CRPS Type 1 & 2: Presenting Sx May Resemble RA

Epidural Catheters: Limited by Infection Risk

Pain specialists have been trying to find ways to manage pain in patients with CRPS, as well prevent its occurrence in patients undergoing surgery. In many cases, a peripheral nerve or tunneled epidural catheter is placed preoperatively to maintain pain control in the postoperative period.

In a retrospective study published in the Clinical Journal of Pain,3 Dr Hayek and colleagues examined the effectiveness of tunneled epidural catheters to control pain and facilitate rehabilitation in patients with regional pain syndromes. They found that tunneled epidural catheters were often effective for achieving good analgesia and allowing rehabilitation, but were associated with a high risk for infection.

“Placement of externalized tunneled epidural catheter with continuous infusion of bupivacaine and fentanyl in patients with neuropathic pain (particularly CRPS) carries a significantly higher risk of infection than placement in patients with somatic pain,” the authors concluded.

Findings Highlight Need for CRPS Awareness

Both Drs Goebel and Hayek believe that the study findings highlight a need for increased awareness of CRPS. The rarity of the condition, however, makes cultivating awareness among general practitioners difficult, Dr. Goebel pointed out.

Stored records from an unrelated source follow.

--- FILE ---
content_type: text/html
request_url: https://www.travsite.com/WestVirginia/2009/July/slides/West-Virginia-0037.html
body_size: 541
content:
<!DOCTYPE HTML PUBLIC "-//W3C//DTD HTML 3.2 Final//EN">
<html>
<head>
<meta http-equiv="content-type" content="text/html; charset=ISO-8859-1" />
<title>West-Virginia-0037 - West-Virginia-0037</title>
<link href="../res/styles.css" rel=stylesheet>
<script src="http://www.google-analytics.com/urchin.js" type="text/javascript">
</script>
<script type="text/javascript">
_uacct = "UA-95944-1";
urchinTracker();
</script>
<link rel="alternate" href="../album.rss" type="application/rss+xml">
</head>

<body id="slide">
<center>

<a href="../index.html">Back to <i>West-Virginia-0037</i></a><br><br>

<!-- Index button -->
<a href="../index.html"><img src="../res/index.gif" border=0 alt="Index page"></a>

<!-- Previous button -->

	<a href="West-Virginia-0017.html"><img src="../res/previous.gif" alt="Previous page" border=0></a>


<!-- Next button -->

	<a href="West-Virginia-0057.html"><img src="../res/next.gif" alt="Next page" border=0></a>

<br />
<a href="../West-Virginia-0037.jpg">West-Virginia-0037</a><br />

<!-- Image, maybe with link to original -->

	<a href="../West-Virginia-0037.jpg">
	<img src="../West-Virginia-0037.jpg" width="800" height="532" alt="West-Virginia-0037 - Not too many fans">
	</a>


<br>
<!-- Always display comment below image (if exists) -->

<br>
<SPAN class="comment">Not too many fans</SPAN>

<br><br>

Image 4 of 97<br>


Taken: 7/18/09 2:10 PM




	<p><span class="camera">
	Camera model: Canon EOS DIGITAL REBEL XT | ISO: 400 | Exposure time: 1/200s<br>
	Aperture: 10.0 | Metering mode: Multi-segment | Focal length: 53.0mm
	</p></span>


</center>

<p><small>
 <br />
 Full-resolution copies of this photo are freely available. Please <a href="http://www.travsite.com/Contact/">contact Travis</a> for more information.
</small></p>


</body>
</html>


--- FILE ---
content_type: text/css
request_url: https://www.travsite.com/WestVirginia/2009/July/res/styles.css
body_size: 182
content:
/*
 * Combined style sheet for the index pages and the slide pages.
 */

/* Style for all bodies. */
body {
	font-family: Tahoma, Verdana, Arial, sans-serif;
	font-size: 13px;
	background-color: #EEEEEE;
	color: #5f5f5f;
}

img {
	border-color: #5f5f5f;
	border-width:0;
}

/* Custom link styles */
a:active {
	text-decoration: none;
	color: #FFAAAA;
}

“Ideally, [general practitioners] would be aware that if their patient has severe unexplained limb pain, usually post trauma, then consider that CRPS is a rare differential [diagnosis],” Dr Goebel said.

Dr Hayek cautioned that surgeons need to be especially careful when treating post-traumatic or unexplained limb pain.

“Physicians treating patients with CRPS should be very cautious about reoperation on the affected limb — it can rekindle or exacerbate the pain, and necessary precautions such as a preoperative sympathetic block or catheter placement for perioperative pain control are usually indicated,” Dr Hayek said.

“Surgeons considering operating on a painful limb should always have (CRPS) in their differential diagnosis. And, if the indication for surgery is soft, they should probably involve someone else in consultation, such as a pain specialist,” Dr Hayek concluded.


1. Lunden LK, Kleggetveit IP, Jørum E. Delayed diagnosis and worsening of pain following orthopedic surgery in patients with complex regional pain syndrome (CRPS). Scand J Pain.11 (2016) 27-33.

2. American RSD Hope:

3. Hayek SM, Paige B, Girgis G, et al. Tunneled epidural catheter infections in noncancer pain: increased risk in patients with neuropathic pain/complex regional pain syndrome. Clin J Pain. 2006 Jan;22(1):82-9.